Can someone explain to me more specifically? like in CHF.

Like njac mentioned, pull up the CHARM/CHARM-Added studies (Val-HeFT is another, and ONTARGET will be the next big one), and look at effect on hospitalizations and mortality. Also, look into a term called "ACE escape" (where inhibition of angiotensin production wears off over time). The theory isn't completely understood, but you'll see that the concept of ARB + ACEI combo is to block the cascade via two receptors in the pathway...
 
Hey thanks.... and somehow I am a senior member now....

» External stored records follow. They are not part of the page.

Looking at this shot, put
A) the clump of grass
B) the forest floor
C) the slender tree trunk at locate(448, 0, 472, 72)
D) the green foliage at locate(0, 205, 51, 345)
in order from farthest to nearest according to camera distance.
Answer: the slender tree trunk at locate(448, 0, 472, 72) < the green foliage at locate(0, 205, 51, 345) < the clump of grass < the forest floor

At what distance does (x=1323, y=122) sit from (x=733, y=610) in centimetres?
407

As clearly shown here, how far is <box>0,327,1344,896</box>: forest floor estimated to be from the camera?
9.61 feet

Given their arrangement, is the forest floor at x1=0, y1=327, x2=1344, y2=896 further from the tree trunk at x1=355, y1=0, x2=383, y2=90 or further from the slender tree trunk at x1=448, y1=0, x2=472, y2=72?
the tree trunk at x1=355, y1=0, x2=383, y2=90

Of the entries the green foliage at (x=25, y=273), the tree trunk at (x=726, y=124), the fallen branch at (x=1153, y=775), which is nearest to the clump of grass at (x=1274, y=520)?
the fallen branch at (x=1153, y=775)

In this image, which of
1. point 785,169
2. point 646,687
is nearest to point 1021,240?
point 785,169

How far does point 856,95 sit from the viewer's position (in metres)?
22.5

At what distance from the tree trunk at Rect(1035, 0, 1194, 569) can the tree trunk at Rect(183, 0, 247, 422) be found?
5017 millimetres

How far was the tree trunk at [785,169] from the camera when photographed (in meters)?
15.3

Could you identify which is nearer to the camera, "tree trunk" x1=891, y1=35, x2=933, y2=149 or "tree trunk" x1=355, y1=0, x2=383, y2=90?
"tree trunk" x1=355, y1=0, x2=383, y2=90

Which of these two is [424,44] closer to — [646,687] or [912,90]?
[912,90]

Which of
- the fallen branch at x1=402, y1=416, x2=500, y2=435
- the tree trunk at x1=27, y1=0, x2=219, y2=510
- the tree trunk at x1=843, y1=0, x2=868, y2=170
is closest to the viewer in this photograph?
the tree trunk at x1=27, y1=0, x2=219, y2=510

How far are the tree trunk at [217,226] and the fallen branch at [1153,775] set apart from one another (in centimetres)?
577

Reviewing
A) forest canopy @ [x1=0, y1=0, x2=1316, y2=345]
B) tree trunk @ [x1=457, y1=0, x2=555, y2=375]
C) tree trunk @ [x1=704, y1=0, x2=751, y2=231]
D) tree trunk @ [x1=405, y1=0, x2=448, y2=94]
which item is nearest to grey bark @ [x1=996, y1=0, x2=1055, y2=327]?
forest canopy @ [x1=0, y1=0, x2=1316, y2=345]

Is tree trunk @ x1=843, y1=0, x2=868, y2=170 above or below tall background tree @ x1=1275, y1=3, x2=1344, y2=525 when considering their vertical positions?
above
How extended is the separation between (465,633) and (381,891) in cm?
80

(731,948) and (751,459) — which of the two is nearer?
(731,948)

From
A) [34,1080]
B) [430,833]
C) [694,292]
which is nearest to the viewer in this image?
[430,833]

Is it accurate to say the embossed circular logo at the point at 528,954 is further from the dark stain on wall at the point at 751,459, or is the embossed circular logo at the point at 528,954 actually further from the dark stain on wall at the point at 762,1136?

Like njac mentioned, pull up the CHARM/CHARM-Added studies (Val-HeFT is another, and ONTARGET will be the next big one), and look at effect on hospitalizations and mortality. Also, look into a term called "ACE escape" (where inhibition of angiotensin production wears off over time). The theory isn't completely understood, but you'll see that the concept of ARB + ACEI combo is to block the cascade via two receptors in the pathway...
 
Over here in Malaysia, I've had the opportunity of using ACEI+ARBs in CCF cases where the patient's BP would not come down, despite being on many other antihypertensives. I use it personally as a last ditch effort, but I've generally seen it work well with little deterioration in the patient's kidney function.